• _GIVEN TASK A_
Please turn the rows into a numbered list, starting with the line containing "Is point 1063,293" and going on through the last line of the rows, leaving out any blank lines.

• _TEXT TO READ_
◆ ◆ ◆ ◆ ◆ ◆ ◆
Naipaul's Way


© Mrinal Bose

On January 13, 2003 most important morning dailies in India carried a picture –some on their front page – of V.S. Naipaul and his wife Nadira along with an Indian journalist called Tarun Tejpal. They were chatting among themselves and looked somewhat anxious and tense. For those who have not heard about Tejpal, he is an intrepid journalist who exposed the corruption of Indian defence ministry through his unique news-portal ‘Tehelka’, and has now been paying a heavy price for it.

The picture, apparently an innocuous one, stumped quite a lot of people in the Indian Government and outside of it. For one, the Indian Government views Naipaul as its best ambassador for its idea of cultural nationalism overseas. Tejpal, on the other hand, has been a bete noire who it hounded and battered no end, so much so that he had to shut down his news portal, burdened with huge debts, a commission to inquire into Tehelka affairs and a number of court cases to boot. Now, by our current standard of political correctness, the winner was supposed to fight shy of the loser by all means.
◆ ◆ ◆ ◆ ◆ ◆ ◆
• _PROVIDED RECORDS_

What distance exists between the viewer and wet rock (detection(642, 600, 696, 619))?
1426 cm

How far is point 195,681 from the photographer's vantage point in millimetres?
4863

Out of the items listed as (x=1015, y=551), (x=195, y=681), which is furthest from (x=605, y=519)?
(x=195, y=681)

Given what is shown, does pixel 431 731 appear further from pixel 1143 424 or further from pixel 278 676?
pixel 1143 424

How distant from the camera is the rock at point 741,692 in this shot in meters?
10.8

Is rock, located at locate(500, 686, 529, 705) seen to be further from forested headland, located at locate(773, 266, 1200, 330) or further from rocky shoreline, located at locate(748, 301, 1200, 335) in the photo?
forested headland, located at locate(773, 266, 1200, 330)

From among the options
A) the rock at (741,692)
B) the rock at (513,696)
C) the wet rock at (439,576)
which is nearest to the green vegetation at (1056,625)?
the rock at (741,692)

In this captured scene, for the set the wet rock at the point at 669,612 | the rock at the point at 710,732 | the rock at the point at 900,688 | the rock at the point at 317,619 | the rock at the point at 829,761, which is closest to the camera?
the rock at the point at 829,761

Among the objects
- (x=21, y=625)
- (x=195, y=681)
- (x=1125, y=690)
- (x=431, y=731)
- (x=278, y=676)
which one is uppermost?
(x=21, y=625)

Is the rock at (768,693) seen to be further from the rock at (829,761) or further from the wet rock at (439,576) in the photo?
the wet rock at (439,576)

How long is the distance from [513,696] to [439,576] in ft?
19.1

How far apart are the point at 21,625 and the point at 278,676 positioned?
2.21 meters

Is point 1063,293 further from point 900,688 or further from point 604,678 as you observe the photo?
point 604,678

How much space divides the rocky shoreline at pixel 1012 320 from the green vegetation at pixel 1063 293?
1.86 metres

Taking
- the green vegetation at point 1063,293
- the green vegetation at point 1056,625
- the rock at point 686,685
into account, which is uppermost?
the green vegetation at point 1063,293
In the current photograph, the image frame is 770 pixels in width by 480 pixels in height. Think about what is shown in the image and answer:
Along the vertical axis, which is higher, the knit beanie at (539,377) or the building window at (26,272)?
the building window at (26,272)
◆ ◆ ◆ ◆ ◆ ◆ ◆
• _GIVEN TASK B_
Reproduce the passage from the Naipaul article word for word, starting with "On January 13, 2003" and going on through "price for it.".

• _TASK OUTPUT A_
1. Is point 1063,293 further from point 900,688 or further from point 604,678 as you observe the photo?
2. point 604,678
3. How much space divides the rocky shoreline at pixel 1012 320 from the green vegetation at pixel 1063 293?
4. 1.86 metres
5. Taking
6. - the green vegetation at point 1063,293
7. - the green vegetation at point 1056,625
8. - the rock at point 686,685
9. into account, which is uppermost?
10. the green vegetation at point 1063,293
11. In the current photograph, the image frame is 770 pixels in width by 480 pixels in height. Think about what is shown in the image and answer:
12. Along the vertical axis, which is higher, the knit beanie at (539,377) or the building window at (26,272)?
13. the building window at (26,272)

• _TASK OUTPUT B_
On January 13, 2003 most important morning dailies in India carried a picture –some on their front page – of V.S. Naipaul and his wife Nadira along with an Indian journalist called Tarun Tejpal. They were chatting among themselves and looked somewhat anxious and tense. For those who have not heard about Tejpal, he is an intrepid journalist who exposed the corruption of Indian defence ministry through his unique news-portal ‘Tehelka’, and has now been paying a heavy price for it.